I'm aware of the dilemma: matching exactly my area won't match any other region in Southern Europe. I can always create a smaller area with higher priority than souther-europe (spain-east-coast?). What do you recommend?
In any case, current Southern Europe crops look similar to how I'd imagine US crops, but they are similar (but drier) to crops in Northern Europe. I have only shown vineyards because they are a cool feature, but most fields are just Irrigated Crops.
For example, this over-saturated image is what Google Maps thinks you can see just departing from LERS in real life (according to the state of the fields, probably January). LERS was my home airport, I have departed many times from that airport as a pilot.
This is the current souther-europe.xml from roughly the same spot (notice the road and industry area). There are large squared fields even up the hills like a chess board.
This is my proposal. Much smaller, chaotic fields. The industrial areas, if anything, are still too dark. I could make the fields drier, but then they won't match other parts in the global area.
There are other much smaller tweaks that I believe can be included in current southern_european even if the main changes are not accepted: mix forest definitely shouldn't use tropical trees; a different approach to dirty runways to make them blend better with the regional airport grass (which i have not changed)
I really think my proposal matches better a generic Mediterranean country than the current southern-europe.xml
If you plan to apply the changes to 'all Mediterranean', they're almost certainly wrong in many places
Yes, I know. Anyway, I sincerely believe my proposal is a better match not only for my specific region, but as a generic area in Southern Europe.
In any case, do you prefer submitting the region as another, more specific region? Not yet, I'll wait for more feedback and make the already suggested changes.
we have very nice ways of arranging vineyards in rows, but we can't switch the tree type within the landclass - so you always get mixes of olive trees and vines - do they occur in reality? Generally my feeling is that problems that are in the input data (a patch of land doesn't have the proper landclass assigned) are hard to fix after the fact.
Also vnts also comments similarly:
I don't think the tree/plantation effects support it
I'm sorry, my bad, I see I couldn't explain myself.
There are already separated landclasses for vineyards and olive fields in CORINE. I mapped both landclasses to the same material.

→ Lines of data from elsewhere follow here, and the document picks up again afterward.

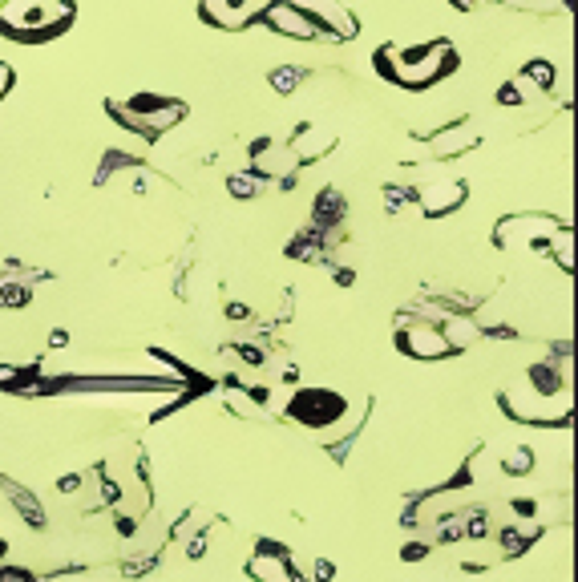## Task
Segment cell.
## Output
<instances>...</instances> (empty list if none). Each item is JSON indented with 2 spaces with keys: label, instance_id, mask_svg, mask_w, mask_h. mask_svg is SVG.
<instances>
[{
  "label": "cell",
  "instance_id": "cell-1",
  "mask_svg": "<svg viewBox=\"0 0 578 582\" xmlns=\"http://www.w3.org/2000/svg\"><path fill=\"white\" fill-rule=\"evenodd\" d=\"M376 69L401 89H429L441 77L457 69V49L445 37L421 41V45H380L376 49Z\"/></svg>",
  "mask_w": 578,
  "mask_h": 582
},
{
  "label": "cell",
  "instance_id": "cell-2",
  "mask_svg": "<svg viewBox=\"0 0 578 582\" xmlns=\"http://www.w3.org/2000/svg\"><path fill=\"white\" fill-rule=\"evenodd\" d=\"M73 0H5L0 33L13 41H53L73 25Z\"/></svg>",
  "mask_w": 578,
  "mask_h": 582
},
{
  "label": "cell",
  "instance_id": "cell-3",
  "mask_svg": "<svg viewBox=\"0 0 578 582\" xmlns=\"http://www.w3.org/2000/svg\"><path fill=\"white\" fill-rule=\"evenodd\" d=\"M566 231H570V227H562L554 215L530 211V215H506V219L494 227V243H498L502 251H510V255H546V259H550L554 243H558Z\"/></svg>",
  "mask_w": 578,
  "mask_h": 582
},
{
  "label": "cell",
  "instance_id": "cell-4",
  "mask_svg": "<svg viewBox=\"0 0 578 582\" xmlns=\"http://www.w3.org/2000/svg\"><path fill=\"white\" fill-rule=\"evenodd\" d=\"M110 114H114L126 130H134V134H142V138H158V134L174 130V126L182 122L186 106L178 102V97L138 93V97H130V102H114Z\"/></svg>",
  "mask_w": 578,
  "mask_h": 582
},
{
  "label": "cell",
  "instance_id": "cell-5",
  "mask_svg": "<svg viewBox=\"0 0 578 582\" xmlns=\"http://www.w3.org/2000/svg\"><path fill=\"white\" fill-rule=\"evenodd\" d=\"M348 401L336 388H300V393L287 401V417L308 425V429H332L336 421H344Z\"/></svg>",
  "mask_w": 578,
  "mask_h": 582
},
{
  "label": "cell",
  "instance_id": "cell-6",
  "mask_svg": "<svg viewBox=\"0 0 578 582\" xmlns=\"http://www.w3.org/2000/svg\"><path fill=\"white\" fill-rule=\"evenodd\" d=\"M287 5L320 29V41H352L360 33V21L344 9V0H287Z\"/></svg>",
  "mask_w": 578,
  "mask_h": 582
},
{
  "label": "cell",
  "instance_id": "cell-7",
  "mask_svg": "<svg viewBox=\"0 0 578 582\" xmlns=\"http://www.w3.org/2000/svg\"><path fill=\"white\" fill-rule=\"evenodd\" d=\"M397 348L405 356H413V360H445V356H453V344L445 340L441 324H433V320H409V316H401Z\"/></svg>",
  "mask_w": 578,
  "mask_h": 582
},
{
  "label": "cell",
  "instance_id": "cell-8",
  "mask_svg": "<svg viewBox=\"0 0 578 582\" xmlns=\"http://www.w3.org/2000/svg\"><path fill=\"white\" fill-rule=\"evenodd\" d=\"M296 154L287 150V142H275V138H263V142H255V150H251V174L255 178H263V182H279V186H292V178H296Z\"/></svg>",
  "mask_w": 578,
  "mask_h": 582
},
{
  "label": "cell",
  "instance_id": "cell-9",
  "mask_svg": "<svg viewBox=\"0 0 578 582\" xmlns=\"http://www.w3.org/2000/svg\"><path fill=\"white\" fill-rule=\"evenodd\" d=\"M267 5H271V0H203L199 13H203V21H207V25L239 33V29L255 25V21L263 17V9H267Z\"/></svg>",
  "mask_w": 578,
  "mask_h": 582
},
{
  "label": "cell",
  "instance_id": "cell-10",
  "mask_svg": "<svg viewBox=\"0 0 578 582\" xmlns=\"http://www.w3.org/2000/svg\"><path fill=\"white\" fill-rule=\"evenodd\" d=\"M247 574H251L255 582H308V578L300 574L296 558L287 554L283 546H275V542H259V550H255L251 562H247Z\"/></svg>",
  "mask_w": 578,
  "mask_h": 582
},
{
  "label": "cell",
  "instance_id": "cell-11",
  "mask_svg": "<svg viewBox=\"0 0 578 582\" xmlns=\"http://www.w3.org/2000/svg\"><path fill=\"white\" fill-rule=\"evenodd\" d=\"M413 203H417V211L425 219H445L465 203V182H457V178L425 182L421 190H413Z\"/></svg>",
  "mask_w": 578,
  "mask_h": 582
},
{
  "label": "cell",
  "instance_id": "cell-12",
  "mask_svg": "<svg viewBox=\"0 0 578 582\" xmlns=\"http://www.w3.org/2000/svg\"><path fill=\"white\" fill-rule=\"evenodd\" d=\"M259 21H263L271 33H279V37H292V41H320V29H316L300 9L287 5V0H271Z\"/></svg>",
  "mask_w": 578,
  "mask_h": 582
},
{
  "label": "cell",
  "instance_id": "cell-13",
  "mask_svg": "<svg viewBox=\"0 0 578 582\" xmlns=\"http://www.w3.org/2000/svg\"><path fill=\"white\" fill-rule=\"evenodd\" d=\"M477 126L473 122H453V126H445V130H433V138H429V150H433V158H441V162H449V158H457V154H465V150H473L477 146Z\"/></svg>",
  "mask_w": 578,
  "mask_h": 582
},
{
  "label": "cell",
  "instance_id": "cell-14",
  "mask_svg": "<svg viewBox=\"0 0 578 582\" xmlns=\"http://www.w3.org/2000/svg\"><path fill=\"white\" fill-rule=\"evenodd\" d=\"M332 146H336V134L324 130V126H304L292 142H287V150L296 154V162H320V158H328Z\"/></svg>",
  "mask_w": 578,
  "mask_h": 582
},
{
  "label": "cell",
  "instance_id": "cell-15",
  "mask_svg": "<svg viewBox=\"0 0 578 582\" xmlns=\"http://www.w3.org/2000/svg\"><path fill=\"white\" fill-rule=\"evenodd\" d=\"M538 97H546V93L518 69V73L498 89V106H530V102H538Z\"/></svg>",
  "mask_w": 578,
  "mask_h": 582
},
{
  "label": "cell",
  "instance_id": "cell-16",
  "mask_svg": "<svg viewBox=\"0 0 578 582\" xmlns=\"http://www.w3.org/2000/svg\"><path fill=\"white\" fill-rule=\"evenodd\" d=\"M522 73H526V77H530L542 93H550V89H554V81H558L554 61H542V57H538V61H530V65H522Z\"/></svg>",
  "mask_w": 578,
  "mask_h": 582
},
{
  "label": "cell",
  "instance_id": "cell-17",
  "mask_svg": "<svg viewBox=\"0 0 578 582\" xmlns=\"http://www.w3.org/2000/svg\"><path fill=\"white\" fill-rule=\"evenodd\" d=\"M5 485H9V498H13L17 506H21V514H25V522H33V526H41V522H45V510H41V502H33V498H29L25 490H17V485H13V481H5Z\"/></svg>",
  "mask_w": 578,
  "mask_h": 582
},
{
  "label": "cell",
  "instance_id": "cell-18",
  "mask_svg": "<svg viewBox=\"0 0 578 582\" xmlns=\"http://www.w3.org/2000/svg\"><path fill=\"white\" fill-rule=\"evenodd\" d=\"M259 186H267V182L255 178L251 170L247 174H231V182H227V190H235V199H251V194H259Z\"/></svg>",
  "mask_w": 578,
  "mask_h": 582
},
{
  "label": "cell",
  "instance_id": "cell-19",
  "mask_svg": "<svg viewBox=\"0 0 578 582\" xmlns=\"http://www.w3.org/2000/svg\"><path fill=\"white\" fill-rule=\"evenodd\" d=\"M530 465H534V457H530V449H526V445H522V449H510V457L502 461V469H506V473H526Z\"/></svg>",
  "mask_w": 578,
  "mask_h": 582
},
{
  "label": "cell",
  "instance_id": "cell-20",
  "mask_svg": "<svg viewBox=\"0 0 578 582\" xmlns=\"http://www.w3.org/2000/svg\"><path fill=\"white\" fill-rule=\"evenodd\" d=\"M296 81H300V73H292V69H279L275 73V89H292Z\"/></svg>",
  "mask_w": 578,
  "mask_h": 582
},
{
  "label": "cell",
  "instance_id": "cell-21",
  "mask_svg": "<svg viewBox=\"0 0 578 582\" xmlns=\"http://www.w3.org/2000/svg\"><path fill=\"white\" fill-rule=\"evenodd\" d=\"M9 89H13V69H9L5 61H0V97H5Z\"/></svg>",
  "mask_w": 578,
  "mask_h": 582
},
{
  "label": "cell",
  "instance_id": "cell-22",
  "mask_svg": "<svg viewBox=\"0 0 578 582\" xmlns=\"http://www.w3.org/2000/svg\"><path fill=\"white\" fill-rule=\"evenodd\" d=\"M5 550H9V542H5V538H0V554H5Z\"/></svg>",
  "mask_w": 578,
  "mask_h": 582
}]
</instances>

- Current southern-europe maps IrrCrop, Orchard, Olives, Vineyard and Rice landclasses all to the same material (the chess board)
- My proposal defines 3 separated materials: (1) IrrCrop and Orchard (the majority of the fields); (2) Olives and Vineyard (present only in some specific regions); (3) Rice (even more rare). An example of rice fields was in the first post.
I'm not asking how to separate olive trees and vineyards, because I mixed them on purpose to provide some (arguably) pleasant variety. I was just describing my images. Yes, they are also mixed in real life. Probably not as mixed as the results suggest, but fairly enough.
Variation of tree shapes was only to overcome a limitation of the plantation effect: plantation rows always go from south to north. Coding an effect in OpenGL is far beyond my skills at the moment. Is it possible to create rows of trees in random directions, grouped as a patchwork? Even if it is as a chessboard, with some patches going south-north and others east-west. I know it is not possible right now, I'm just suggesting a possible improvement of the plantation effect for the consideration of any coder and I'm sure it won't be trivial. Something like this:
By the way, you can see different tree types in this image, and all this area is classified as "vineyards" in CORINE.
does it still work reasonably well if you switch all shaders off?
Very good point (as were the others, of course). I'll check.
Thank you very much for your feedback!